READING PASSAGE:
____________________

Sitting here now I feel so unsafe or uncertain or silly, I can’t quite decide. I have no idea why this young man decided to come through my window, so I lay here thinking, well if he just wanted my laptop that’s one thing, what if he wanted to hurt someone? What if he now feels jaded about not accomplishing what he set out to do? What if he comes back? What if?? The not knowing is hard, but even harder still is this feeling that it might happen again to fulfill one of the many what if scenarios.
This little thing that happened to me, this new ‘victim of a crime’ status that has been forced upon me, really makes me consider what so many around the world encounter daily. What women around the world face in places like India where this summer report claims 93 women are being raped a day. What it feels like to live in a war zone, perhaps in places like Syria or Eastern Ukraine (even though in the latter a cease fire is taking a bit of hold). What does it feel like to live in a place where violence and justifiable fear abound in everyday life?
I often used to think about what it would be like to have lived through some of the more unglamorous historical moments in the US–civil rights movement, japanese internment camps, mccarthyism, to name a few super random ones. I think about the real danger present in standing up for what was right, and wonder if that in the face of danger and fear of loss of life or liberty, if I would have stood up to ‘the man’. I also think about the real, and very present struggles we face in this nation, and around the world, and I wonder still if I am brave enough to risk everything for a cause, for a person or peoples, for my God.

____________________

DATASET SECTION:
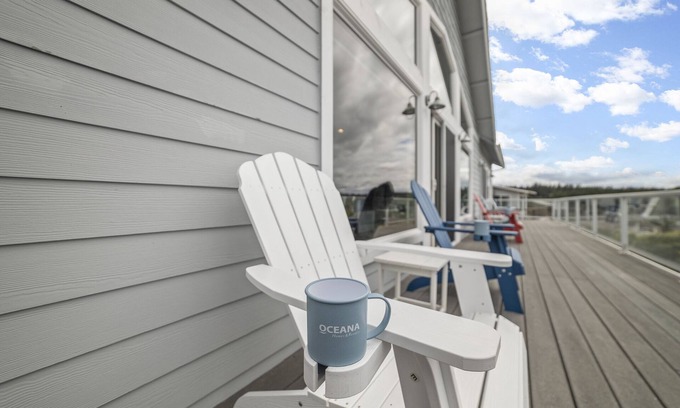 Camano Island House | Camano - Sunset/Orcas/WaterView/PingPong/Grill/Movies/Games/Spacious/Retreat/Fun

____________________

BRIEF:
Carry on the personal essay about the break-in and its aftermath, picking up right after its last sentence.

RESPONSE BELOW:
Ideally, I’d like to think that if it came down to it, I would always stand on the side of rightness–the side of love, and peace, and people. I would like to believe that I wouldn’t let fear dictate that which I would and would not do, the things I would or would not say, the freedoms I would or would not give up. But this taste of fear that this young man has given me, has made me really question how many inches I give fear to play with in my life. Could I live in a different context in which it requires true bravery, when after a small incident, in which no one was hurt, I am so scared? I don’t know.
I do know, that at the very least, these late nights are giving me something to think about. haha I do know that if I let fear win, my soul loses, and if I allow fear to change anything after such a tiny incident, then I have no hope in times of real danger. I pray that the young man didn’t injure himself jumping out the window. I pray that, though they will probably prosecute him if they catch him, it doesn’t ruin his life. But most importantly, I pray that, at the very least, he does not scare anyone else the way that he has scared me, that he will not enter anywhere else where he is not invited. That’s not just my prayer for this young man, but for all those who incite fear in others, for all perpetrators of injustice and violence all over the world. I pray that God would change their hearts, and that they, and each one of us, would find a way to be a more loving and caring presence in the world.